“La Favola del figlio cambiato” al Centro Zo nella visione del regista Guido Turrisi e degli Stravaganti

La favola

Nelle foto alcuni momenti della rappresentazione teatrale

Scritta tra l’estate del 1930 e quella del 1932, La favola del figlio cambiato è una composizione favolistica di Luigi Pirandello, ripresa dalla novella Il figlio cambiato, scritta dallo stesso autore nel 1902.
Originariamente in tre atti e cinque quadri, è stata portata sul palcoscenico del Centro Zō di Catania dalla compagnia “Gli Stravaganti”, per la regia di Guido Turrisi, in atto unico.
Ricordi d’infanzia che si fondono con la sua grande umanità, con la fantasia, con il mito e la tradizione, senza peraltro abbandonare l’alta e importante concezione della maternità, portano Pirandello a scrivere La favola del figlio cambiato quale preparazione ai Giganti della Montagna, supportando il lavoro con le musiche di Gian Francesco Malipiero. È la storia di una madre alla quale viene sostituito dalle streghe il proprio figlio, bello e sano, con un altro deforme e cagionevole di salute. Consigliata da alcune amiche, la donna viene condotta da Vanna Scoma, la fattucchiera che le confesserà di aver visto il figlio e di sapere che egli vive in un palazzo reale dove potrà vivere serenamente tra agi e lusso, purché al piccolo deforme “cambiato” non manchino le cure e l’affetto della nuova madre la quale, soprattutto, dovrà rinunciare a cercare il vero figlio.

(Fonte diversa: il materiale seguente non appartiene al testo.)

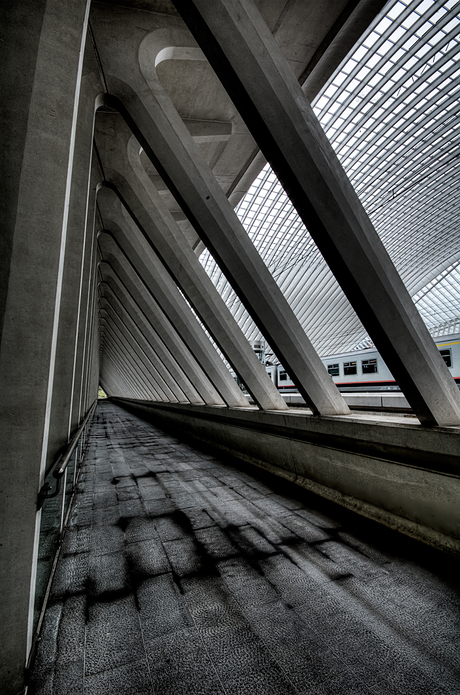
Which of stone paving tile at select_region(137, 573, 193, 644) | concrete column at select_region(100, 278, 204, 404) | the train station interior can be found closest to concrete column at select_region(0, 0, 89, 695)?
the train station interior

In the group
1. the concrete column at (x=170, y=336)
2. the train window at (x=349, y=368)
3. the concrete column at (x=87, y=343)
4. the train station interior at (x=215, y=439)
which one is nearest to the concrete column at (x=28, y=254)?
the train station interior at (x=215, y=439)

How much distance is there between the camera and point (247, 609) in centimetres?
246

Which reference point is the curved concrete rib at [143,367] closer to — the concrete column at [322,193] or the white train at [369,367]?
the white train at [369,367]

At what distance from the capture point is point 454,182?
2703cm

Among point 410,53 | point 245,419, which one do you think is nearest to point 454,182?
point 410,53

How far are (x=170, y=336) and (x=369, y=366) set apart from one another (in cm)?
1092

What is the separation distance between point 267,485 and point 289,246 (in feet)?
98.4

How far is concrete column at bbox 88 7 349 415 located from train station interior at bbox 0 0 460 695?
0.04 meters

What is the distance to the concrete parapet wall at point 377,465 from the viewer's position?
10.9ft

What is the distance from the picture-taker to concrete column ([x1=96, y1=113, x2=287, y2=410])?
7914mm

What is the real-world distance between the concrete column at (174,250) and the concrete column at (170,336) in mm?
3318

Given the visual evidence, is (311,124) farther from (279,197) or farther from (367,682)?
(279,197)

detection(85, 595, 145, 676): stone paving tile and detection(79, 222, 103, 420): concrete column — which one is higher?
detection(79, 222, 103, 420): concrete column

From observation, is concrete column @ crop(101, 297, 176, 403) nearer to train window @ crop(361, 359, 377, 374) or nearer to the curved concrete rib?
the curved concrete rib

LA FAVOLA 1 (2)Dopo qualche anno accade che, in un caffè del villaggio, alcuni avventori chiacchierano sull’arrivo di un principe, infelice e malato nell’anima, che spera di guarire grazie a quel viaggio. Mentre gli avventori commentano la notizia, entra un giovane deforme, conosciuto come “Figlio di re”, che altri non è che quel bambino lasciato in cambio dalle streghe. Il giovane, tra l’ilarità dei presenti, dichiara di essere l’erede del re. La madre, di contro, nel frattempo riconosce nel principe il vero figlio. Questi, stanco della vita di corte e nonostante i ministri lo invitino a ritornare a Palazzo per accudire al padre gravemente malato e calmare gli animi del popolo, comprende che il suo posto è accanto a quella donna che lo crede suo figlio e grazie alla quale, pur rimanendo povero, riacquisterà la salute e sarà felice.
«Nella mia messa in scena – dice Guido Turrisi -, ho fatto il contrario di quanto scritto da Pirandello. In realtà La favola del figlio cambiato è un libretto d’opera per la musica di Malipiero e lui mette dei brani tratti da questo lavoro, dentro I Giganti della Montagna, la sua ultima opera. Io, al contrario, ho preso brani tratti da I Giganti della Montagna, tutti monologhi di Cotrone, e li ho messi dentro la favola per farne anche il prologo e l’epilogo. In pratica, la “compagnia della Contessa” rappresenta questa favola e, alla fine, viene travolta da esseri molto più grandi di quegli attori, i Giganti appunto. Alla fine della rappresentazione compare la frase “…la tragedia della Poesia nella brutale società moderna!”, scritta da Pirandello a Marta Abba, che indica inequivocabilmente la tragedia cui ci si riferisce nella frase stessa, ma anche il trionfo della fantasia costituito da questi “Giganti della montagna”».
In coda allo spettacolo c’è stata anche la proiezione di ritagli di giornali contenenti articoli su fatti di cronaca recentemente accaduti e che riguardano il teatro siciliano…
«È un messaggio rivolto a quei signori che hanno inquisito 72 compagnie. Per me sono proprio questi i “Giganti”, quelli contro cui Pirandello fa combattere la “compagnia della Contessa” sul finale del suo I Giganti della montagna; cose insormontabili a cui nessuno di noi è abituato. Questo credo, invece, che sia il pretesto per togliere il contributo regionale a tutte le compagnie piccole. In questo modo, molti avremo grossi problemi perché non ci si potrà prendere la responsabilità di fare una rassegna teatrale senza una base. Ciò significherà, dunque, meno lavoro per i registi, per le produzioni, ma anche per gli attori. Questo pensiero è stato espresso anche con il funerale inscenato alla fine dello spettacolo e la deposizione di costumi fatta da ciascuno degli attori». Ottime le interpretazioni di Francesca Ferro, Amelia Martelli, Cindy Cardillo, Laura Giordani, Pippo Tomaselli, Antonio Starrantino, Giovanni Strano e Antonio Caruso che hanno saputo dare la giusta intensità ed espressione a ciascun personaggio, dimostrando una notevole abilità anche nel vestire i diversi ruoli.
Perfettamente descrittivi i costumi di Rosy Bellomia; essenziale e d’effetto l’allestimento scenico di Piero Lo Monaco e Mario Platania, accompagnato dall’esperto lavoro di luci di Aldo Ciulla.